I find this offensive and say: well, if I wasn't insecure before about any girl, I have just cause now to be concerned, going off the way he is speaking to me. The argument goes around and around and I repeat my point about "not understanding the unnecessary need to go multiple times to the bottle shop and waste money rather than planning ahead. I reiterate, I wish he would be honest with himself about just how much he drinks and to buy in bulk?"

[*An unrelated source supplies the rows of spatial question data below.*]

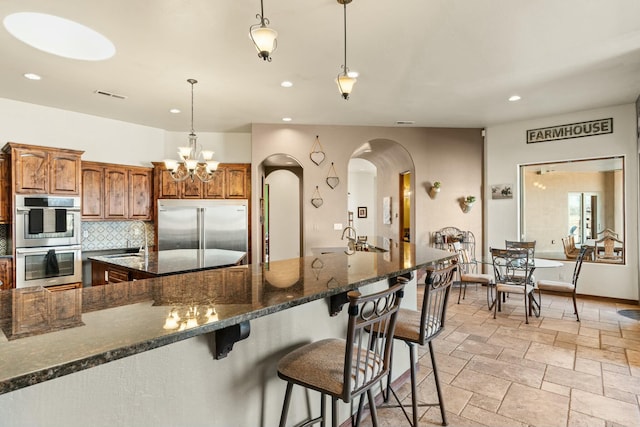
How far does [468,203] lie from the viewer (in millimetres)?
6520

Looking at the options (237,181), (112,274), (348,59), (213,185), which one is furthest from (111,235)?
(348,59)

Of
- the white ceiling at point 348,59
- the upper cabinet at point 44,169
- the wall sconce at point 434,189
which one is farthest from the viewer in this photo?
the wall sconce at point 434,189

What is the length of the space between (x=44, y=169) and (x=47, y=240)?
95 cm

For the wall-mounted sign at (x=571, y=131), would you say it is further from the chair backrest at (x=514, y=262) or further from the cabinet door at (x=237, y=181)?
the cabinet door at (x=237, y=181)

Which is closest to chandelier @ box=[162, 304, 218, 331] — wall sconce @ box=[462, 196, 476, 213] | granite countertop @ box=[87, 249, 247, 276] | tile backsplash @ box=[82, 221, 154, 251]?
granite countertop @ box=[87, 249, 247, 276]

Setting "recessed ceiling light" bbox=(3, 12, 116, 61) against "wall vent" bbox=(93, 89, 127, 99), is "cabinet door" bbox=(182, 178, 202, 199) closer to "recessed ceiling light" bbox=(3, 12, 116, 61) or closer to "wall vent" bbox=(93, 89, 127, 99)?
"wall vent" bbox=(93, 89, 127, 99)

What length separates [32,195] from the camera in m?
4.43

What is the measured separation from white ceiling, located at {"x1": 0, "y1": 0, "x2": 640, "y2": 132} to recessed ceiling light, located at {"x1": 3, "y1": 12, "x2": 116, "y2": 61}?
129 millimetres

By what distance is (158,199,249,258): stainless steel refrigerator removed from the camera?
589 centimetres

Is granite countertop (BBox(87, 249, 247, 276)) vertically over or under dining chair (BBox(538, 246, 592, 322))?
over

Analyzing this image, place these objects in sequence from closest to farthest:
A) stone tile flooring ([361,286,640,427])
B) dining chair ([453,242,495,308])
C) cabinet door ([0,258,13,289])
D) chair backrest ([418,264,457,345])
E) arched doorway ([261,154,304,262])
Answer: chair backrest ([418,264,457,345]) < stone tile flooring ([361,286,640,427]) < cabinet door ([0,258,13,289]) < dining chair ([453,242,495,308]) < arched doorway ([261,154,304,262])

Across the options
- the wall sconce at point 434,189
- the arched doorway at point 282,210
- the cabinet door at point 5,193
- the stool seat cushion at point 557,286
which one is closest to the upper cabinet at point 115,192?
the cabinet door at point 5,193

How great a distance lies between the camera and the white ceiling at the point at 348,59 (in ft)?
8.84

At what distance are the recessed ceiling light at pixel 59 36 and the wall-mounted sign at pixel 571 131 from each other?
6.35m
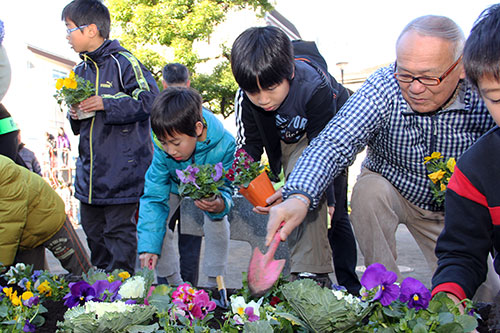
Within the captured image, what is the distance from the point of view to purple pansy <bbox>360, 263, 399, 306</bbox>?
1.55 meters

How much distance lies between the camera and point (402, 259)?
546cm

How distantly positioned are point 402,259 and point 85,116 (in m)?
3.62

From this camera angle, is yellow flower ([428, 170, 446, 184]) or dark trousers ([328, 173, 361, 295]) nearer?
yellow flower ([428, 170, 446, 184])

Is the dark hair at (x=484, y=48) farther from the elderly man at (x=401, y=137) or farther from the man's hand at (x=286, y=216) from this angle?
the man's hand at (x=286, y=216)

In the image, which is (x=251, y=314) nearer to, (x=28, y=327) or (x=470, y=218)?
(x=470, y=218)

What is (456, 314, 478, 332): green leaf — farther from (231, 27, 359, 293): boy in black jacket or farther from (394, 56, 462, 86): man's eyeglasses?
(231, 27, 359, 293): boy in black jacket

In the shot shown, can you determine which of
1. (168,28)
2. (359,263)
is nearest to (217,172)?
(359,263)

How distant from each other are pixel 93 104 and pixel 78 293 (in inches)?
70.2

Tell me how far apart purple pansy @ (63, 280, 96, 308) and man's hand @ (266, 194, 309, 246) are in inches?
29.5

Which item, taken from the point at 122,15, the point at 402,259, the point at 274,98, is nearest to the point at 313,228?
the point at 274,98

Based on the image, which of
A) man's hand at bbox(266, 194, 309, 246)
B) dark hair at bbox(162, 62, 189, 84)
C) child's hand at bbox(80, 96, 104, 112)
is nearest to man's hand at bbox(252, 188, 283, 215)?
man's hand at bbox(266, 194, 309, 246)

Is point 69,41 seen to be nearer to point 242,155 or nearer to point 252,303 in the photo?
point 242,155

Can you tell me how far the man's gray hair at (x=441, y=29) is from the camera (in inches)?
86.7

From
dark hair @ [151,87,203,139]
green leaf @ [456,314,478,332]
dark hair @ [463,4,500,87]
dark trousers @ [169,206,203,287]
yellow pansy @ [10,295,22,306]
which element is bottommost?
dark trousers @ [169,206,203,287]
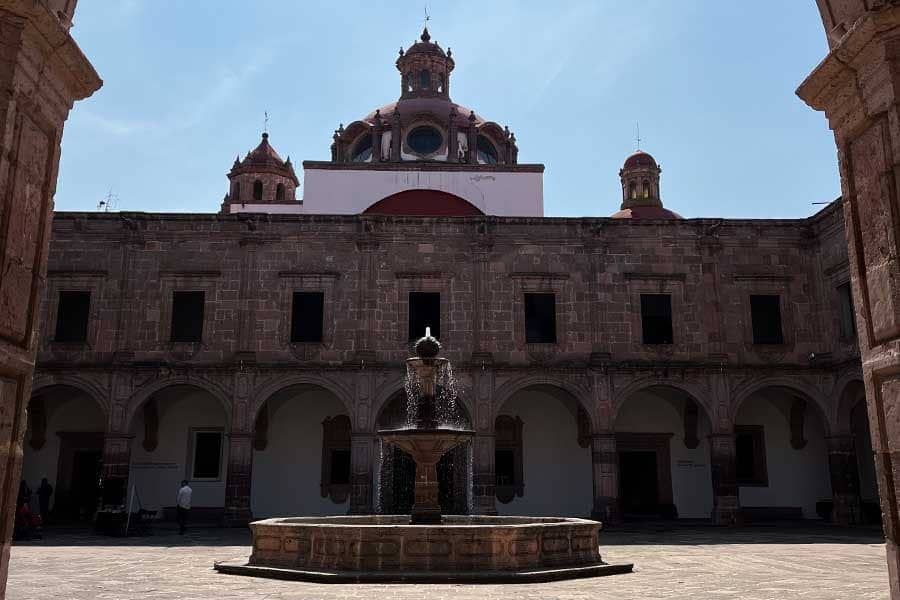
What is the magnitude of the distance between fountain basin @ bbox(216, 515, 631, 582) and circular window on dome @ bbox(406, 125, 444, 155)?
20283mm

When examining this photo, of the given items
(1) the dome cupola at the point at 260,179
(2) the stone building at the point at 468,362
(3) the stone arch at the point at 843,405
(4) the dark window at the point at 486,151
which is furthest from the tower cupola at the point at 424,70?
(3) the stone arch at the point at 843,405

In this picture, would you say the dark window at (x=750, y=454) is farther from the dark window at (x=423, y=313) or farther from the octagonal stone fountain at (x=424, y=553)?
the octagonal stone fountain at (x=424, y=553)

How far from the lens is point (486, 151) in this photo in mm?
28688

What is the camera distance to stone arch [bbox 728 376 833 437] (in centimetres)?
1820

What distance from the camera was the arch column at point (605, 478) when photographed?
17469mm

He diverts back to argue about the girl, saying how he'd like to "bang her" while making hip thrusts. I'm really upset and tell him that what he is saying is disrespectful and he is avoiding the issue here. I let him know, he's being hurtful and rude to me and his behaviour is not making me feel safe in the relationship with him. He says my insecurity is my problem. I tell him, I don't have a problem. I feel insecure because he behaves in this kind of way, which doesn't inspire any sense of security in the relationship.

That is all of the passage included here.